OK, not everyone is interested in skipping the beach to immerse themselves in bright and shiny Windows 10.
But odds are some are so eager for the long-promised operating system from the Redmond, Wash.-based tech giant that they may at least be willing to skip a cookout or two.
Just today, Microsoft announced Windows 10 will be made generally available this summer in 190 countries. The word came from Windows EVP Terry Myerson during a speech at the Windows Hardware Engineering Community (WinHEC) summit in Shenzhen, China.
In a blog post, Myerson steers clear of an actual date (don't cancel those travel plans yet, please). All we know for sure is that the product will hit the market between June and September.
Myerson didn’t explain why the announcement was made at a conference in China. But in a few videos that accompany the blog post, he discusses a partnership with the Chinese ISP giant Tencent, along with plans to get Windows 10 on mobile devices.
"Our goal was to build Windows with some amazing Chinese partners that really understand the Chinese market… so partnering with Tencent and bringing Windows 10 to their customers and bringing their games and applications to Windows 10 was a great combination," Myerson states in the video.
Microsoft has also inked partnerships with some other Chinese giants, including Lenovo and Qihu 360. (Let's hope Lenovo installs only Windows 10 this time — and skips anything resembling Superfish.)
Microsoft is not the only company with an eye on the Chinese market. IBM has already shown that there’s a lot of money to be made there.
Myerson said the worldwide simultaneous launch of Windows 10 in 111 languages reflects its global appeal. In the past, Microsoft has tended to release products region-by region because of market conditions and localization issues.
Those who are currently using Windows 7, Windows 8.1 and Windows Phone 8.1 will get the opportunity to upgrade for free within the first year of the release of Windows 10.
Myerson also used the speech to announce a new Windows 10 feature called Windows Hello. It's supposed to make Windows 10 more personal by providing instant access to your devices through biometric authentication.
Windows Hello requires specialized hardware such as a fingerprint reader, illuminated IR sensor or other biometric sensor. Meyerson said Microsoft is working closely with hardware partners to deliver Windows Hello-capable devices that will ship with Windows 10.
For the Internet of Things, he said Windows 10 will support today’s maker boards, enabling makers to "do amazing things with Windows."

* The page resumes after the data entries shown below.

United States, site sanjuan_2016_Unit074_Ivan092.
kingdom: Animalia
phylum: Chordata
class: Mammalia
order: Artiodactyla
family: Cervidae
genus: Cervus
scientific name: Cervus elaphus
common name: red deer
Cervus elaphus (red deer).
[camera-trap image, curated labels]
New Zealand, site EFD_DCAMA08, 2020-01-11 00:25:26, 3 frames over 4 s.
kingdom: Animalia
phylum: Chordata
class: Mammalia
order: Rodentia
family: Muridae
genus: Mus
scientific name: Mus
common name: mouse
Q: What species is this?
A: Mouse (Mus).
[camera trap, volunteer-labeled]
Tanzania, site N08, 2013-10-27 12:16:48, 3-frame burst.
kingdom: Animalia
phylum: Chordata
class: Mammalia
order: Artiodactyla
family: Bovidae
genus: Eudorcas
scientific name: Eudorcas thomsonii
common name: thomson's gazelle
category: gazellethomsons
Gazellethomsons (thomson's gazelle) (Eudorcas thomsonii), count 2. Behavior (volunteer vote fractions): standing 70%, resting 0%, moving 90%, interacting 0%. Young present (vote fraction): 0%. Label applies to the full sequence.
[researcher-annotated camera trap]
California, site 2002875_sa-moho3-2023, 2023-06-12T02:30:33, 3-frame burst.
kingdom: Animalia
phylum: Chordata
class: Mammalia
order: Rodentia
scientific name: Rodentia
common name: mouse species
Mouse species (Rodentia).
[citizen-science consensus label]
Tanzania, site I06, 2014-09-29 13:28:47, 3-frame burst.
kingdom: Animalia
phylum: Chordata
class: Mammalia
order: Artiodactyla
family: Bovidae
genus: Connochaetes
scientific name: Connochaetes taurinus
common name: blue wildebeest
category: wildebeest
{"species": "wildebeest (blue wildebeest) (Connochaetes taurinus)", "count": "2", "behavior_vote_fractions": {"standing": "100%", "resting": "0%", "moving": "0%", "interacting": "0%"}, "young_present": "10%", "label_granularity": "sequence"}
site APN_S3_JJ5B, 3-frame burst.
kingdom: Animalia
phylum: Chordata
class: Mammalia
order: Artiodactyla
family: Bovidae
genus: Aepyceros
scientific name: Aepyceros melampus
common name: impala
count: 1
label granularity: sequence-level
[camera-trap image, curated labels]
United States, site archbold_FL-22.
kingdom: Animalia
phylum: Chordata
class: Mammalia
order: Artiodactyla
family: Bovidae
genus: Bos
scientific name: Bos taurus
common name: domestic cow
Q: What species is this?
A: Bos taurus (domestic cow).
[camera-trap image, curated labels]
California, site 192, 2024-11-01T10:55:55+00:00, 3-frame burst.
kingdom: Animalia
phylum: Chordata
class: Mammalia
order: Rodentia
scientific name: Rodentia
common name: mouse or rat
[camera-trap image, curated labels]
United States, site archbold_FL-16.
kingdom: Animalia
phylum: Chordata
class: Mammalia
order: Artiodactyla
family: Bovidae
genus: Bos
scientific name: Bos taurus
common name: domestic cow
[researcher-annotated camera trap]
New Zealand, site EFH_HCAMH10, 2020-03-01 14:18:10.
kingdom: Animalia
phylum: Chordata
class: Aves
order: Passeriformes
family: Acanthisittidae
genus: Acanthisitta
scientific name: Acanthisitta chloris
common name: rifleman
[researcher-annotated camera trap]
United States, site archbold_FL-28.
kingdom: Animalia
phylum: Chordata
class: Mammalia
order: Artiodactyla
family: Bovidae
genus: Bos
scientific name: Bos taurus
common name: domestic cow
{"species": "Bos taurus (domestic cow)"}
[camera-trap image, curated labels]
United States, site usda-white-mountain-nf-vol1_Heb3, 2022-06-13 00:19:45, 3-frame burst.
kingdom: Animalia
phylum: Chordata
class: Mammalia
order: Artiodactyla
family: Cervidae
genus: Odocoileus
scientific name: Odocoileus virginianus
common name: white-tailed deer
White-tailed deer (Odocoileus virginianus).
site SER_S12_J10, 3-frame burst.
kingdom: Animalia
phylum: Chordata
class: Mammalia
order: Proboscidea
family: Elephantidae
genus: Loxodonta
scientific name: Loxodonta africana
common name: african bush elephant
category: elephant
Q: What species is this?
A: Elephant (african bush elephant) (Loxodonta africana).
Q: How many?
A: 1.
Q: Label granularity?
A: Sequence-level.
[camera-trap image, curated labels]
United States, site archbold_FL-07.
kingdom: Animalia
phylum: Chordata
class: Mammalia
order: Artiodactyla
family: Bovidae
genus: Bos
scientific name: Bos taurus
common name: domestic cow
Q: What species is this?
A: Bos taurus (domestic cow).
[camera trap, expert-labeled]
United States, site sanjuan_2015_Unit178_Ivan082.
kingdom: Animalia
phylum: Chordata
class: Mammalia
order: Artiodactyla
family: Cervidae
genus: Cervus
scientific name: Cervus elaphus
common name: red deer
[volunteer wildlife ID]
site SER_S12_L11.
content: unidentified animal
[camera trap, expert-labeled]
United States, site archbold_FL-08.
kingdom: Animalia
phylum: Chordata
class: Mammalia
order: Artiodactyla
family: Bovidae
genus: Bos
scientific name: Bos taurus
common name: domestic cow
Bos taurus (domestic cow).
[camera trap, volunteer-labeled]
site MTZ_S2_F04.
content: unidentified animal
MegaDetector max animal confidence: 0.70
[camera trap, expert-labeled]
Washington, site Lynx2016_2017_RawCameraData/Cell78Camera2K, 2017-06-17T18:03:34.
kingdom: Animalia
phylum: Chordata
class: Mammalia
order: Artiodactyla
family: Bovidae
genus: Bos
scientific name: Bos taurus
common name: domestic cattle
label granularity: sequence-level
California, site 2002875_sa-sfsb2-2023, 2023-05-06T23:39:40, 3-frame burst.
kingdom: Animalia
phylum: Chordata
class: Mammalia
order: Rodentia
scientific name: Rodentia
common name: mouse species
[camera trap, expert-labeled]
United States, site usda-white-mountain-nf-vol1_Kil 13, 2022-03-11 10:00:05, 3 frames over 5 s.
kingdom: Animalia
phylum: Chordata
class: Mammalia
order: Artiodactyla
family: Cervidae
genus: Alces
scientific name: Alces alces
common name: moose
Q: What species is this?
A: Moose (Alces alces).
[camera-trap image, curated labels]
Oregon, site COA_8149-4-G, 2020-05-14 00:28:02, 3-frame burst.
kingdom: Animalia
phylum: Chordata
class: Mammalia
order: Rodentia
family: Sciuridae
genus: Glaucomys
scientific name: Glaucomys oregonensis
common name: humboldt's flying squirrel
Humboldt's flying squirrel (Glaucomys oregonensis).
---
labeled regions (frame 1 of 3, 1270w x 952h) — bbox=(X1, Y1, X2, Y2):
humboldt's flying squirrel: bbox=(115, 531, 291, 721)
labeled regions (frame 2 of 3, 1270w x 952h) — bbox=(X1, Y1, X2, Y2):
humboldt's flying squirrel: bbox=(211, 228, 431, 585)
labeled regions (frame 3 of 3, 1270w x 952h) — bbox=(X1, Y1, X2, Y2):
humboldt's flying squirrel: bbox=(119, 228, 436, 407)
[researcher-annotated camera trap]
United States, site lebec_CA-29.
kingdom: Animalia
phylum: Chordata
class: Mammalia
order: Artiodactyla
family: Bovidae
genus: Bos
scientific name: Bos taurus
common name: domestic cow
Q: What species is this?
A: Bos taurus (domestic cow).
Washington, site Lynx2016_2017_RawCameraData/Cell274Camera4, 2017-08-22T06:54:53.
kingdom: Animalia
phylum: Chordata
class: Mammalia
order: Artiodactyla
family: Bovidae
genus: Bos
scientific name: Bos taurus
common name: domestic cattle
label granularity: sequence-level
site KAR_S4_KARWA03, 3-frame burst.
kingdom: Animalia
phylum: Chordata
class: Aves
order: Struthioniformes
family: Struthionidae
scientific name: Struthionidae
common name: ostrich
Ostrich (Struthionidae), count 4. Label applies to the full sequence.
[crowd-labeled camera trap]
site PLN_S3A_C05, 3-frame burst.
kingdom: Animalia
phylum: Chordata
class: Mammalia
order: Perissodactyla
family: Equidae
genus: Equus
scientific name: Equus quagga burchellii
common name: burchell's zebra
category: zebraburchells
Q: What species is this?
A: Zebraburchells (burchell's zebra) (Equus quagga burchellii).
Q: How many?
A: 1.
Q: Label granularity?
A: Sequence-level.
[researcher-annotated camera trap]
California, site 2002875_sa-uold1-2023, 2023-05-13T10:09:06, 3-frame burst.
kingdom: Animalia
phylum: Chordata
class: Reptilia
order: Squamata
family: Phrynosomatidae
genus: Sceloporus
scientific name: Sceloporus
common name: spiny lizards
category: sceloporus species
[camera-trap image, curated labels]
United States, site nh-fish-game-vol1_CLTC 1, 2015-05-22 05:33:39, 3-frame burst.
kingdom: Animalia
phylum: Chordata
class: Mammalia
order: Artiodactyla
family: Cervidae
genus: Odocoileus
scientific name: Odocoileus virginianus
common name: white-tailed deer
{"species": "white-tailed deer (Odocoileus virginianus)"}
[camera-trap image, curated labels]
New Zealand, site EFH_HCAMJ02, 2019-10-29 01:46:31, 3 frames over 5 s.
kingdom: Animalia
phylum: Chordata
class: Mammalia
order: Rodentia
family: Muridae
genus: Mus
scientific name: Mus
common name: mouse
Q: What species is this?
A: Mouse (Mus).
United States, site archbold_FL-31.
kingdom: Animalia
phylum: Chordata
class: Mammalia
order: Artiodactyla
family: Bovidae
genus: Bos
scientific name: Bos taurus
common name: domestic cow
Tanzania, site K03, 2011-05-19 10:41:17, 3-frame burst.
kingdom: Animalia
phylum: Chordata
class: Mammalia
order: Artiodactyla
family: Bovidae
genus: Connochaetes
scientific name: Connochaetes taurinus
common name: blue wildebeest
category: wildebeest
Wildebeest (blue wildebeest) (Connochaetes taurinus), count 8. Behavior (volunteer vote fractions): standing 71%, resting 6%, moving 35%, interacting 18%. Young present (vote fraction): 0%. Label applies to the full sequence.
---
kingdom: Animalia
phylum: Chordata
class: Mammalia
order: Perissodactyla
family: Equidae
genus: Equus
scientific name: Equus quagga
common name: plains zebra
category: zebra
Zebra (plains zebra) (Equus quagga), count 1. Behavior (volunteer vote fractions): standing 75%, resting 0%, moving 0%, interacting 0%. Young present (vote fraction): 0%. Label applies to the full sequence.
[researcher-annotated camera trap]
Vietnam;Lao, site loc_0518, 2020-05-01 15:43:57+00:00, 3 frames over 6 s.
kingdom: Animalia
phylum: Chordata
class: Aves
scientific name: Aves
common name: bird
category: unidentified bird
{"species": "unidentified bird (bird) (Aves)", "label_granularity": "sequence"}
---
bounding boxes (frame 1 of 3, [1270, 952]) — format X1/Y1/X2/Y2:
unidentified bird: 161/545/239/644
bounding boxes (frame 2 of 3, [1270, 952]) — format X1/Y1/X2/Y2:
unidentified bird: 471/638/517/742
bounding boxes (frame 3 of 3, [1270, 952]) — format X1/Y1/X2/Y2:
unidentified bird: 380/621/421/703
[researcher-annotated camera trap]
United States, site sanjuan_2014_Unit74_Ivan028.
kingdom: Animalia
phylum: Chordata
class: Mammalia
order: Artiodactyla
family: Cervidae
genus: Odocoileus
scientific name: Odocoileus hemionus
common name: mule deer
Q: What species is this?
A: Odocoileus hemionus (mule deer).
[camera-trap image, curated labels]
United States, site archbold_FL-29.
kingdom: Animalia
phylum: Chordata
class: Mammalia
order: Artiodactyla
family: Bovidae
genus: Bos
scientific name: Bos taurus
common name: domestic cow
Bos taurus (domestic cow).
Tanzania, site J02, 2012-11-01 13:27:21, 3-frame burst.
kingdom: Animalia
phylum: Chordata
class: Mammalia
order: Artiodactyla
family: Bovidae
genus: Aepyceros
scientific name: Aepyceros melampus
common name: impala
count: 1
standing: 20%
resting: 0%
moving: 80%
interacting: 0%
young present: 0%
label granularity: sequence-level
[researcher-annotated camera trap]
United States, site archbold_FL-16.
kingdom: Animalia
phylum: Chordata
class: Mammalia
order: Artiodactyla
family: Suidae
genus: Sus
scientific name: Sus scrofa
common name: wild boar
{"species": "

For the first time, a new version of Windows for small footprint IoT devices will be available – for free – when Windows 10 launches. Windows 10 will offer versions of Windows for a diverse set of IoT devices, ranging from powerful devices like ATMs and ultrasound machines, to resource constrained devices like gateways,” he said.
There’s a lot riding on this release for Microsoft and for those that use the Windows operating system in their hardware.
Leaving aside the problems of Window 8 and the reluctance of enterprises to leave the tried-and-trusted Window 7 (or even XP) behind, flagging PC sales have put a big dent in Microsoft’s Windows business.
Whether Windows 10 can turn things around or not is anyone’s guess.
But given that Microsoft has already changed its play — releasing in the summer rather than in the pre-holiday fall season as it has done in the past — we can speculate that it is hoping for good, if not great, things from Windows 10.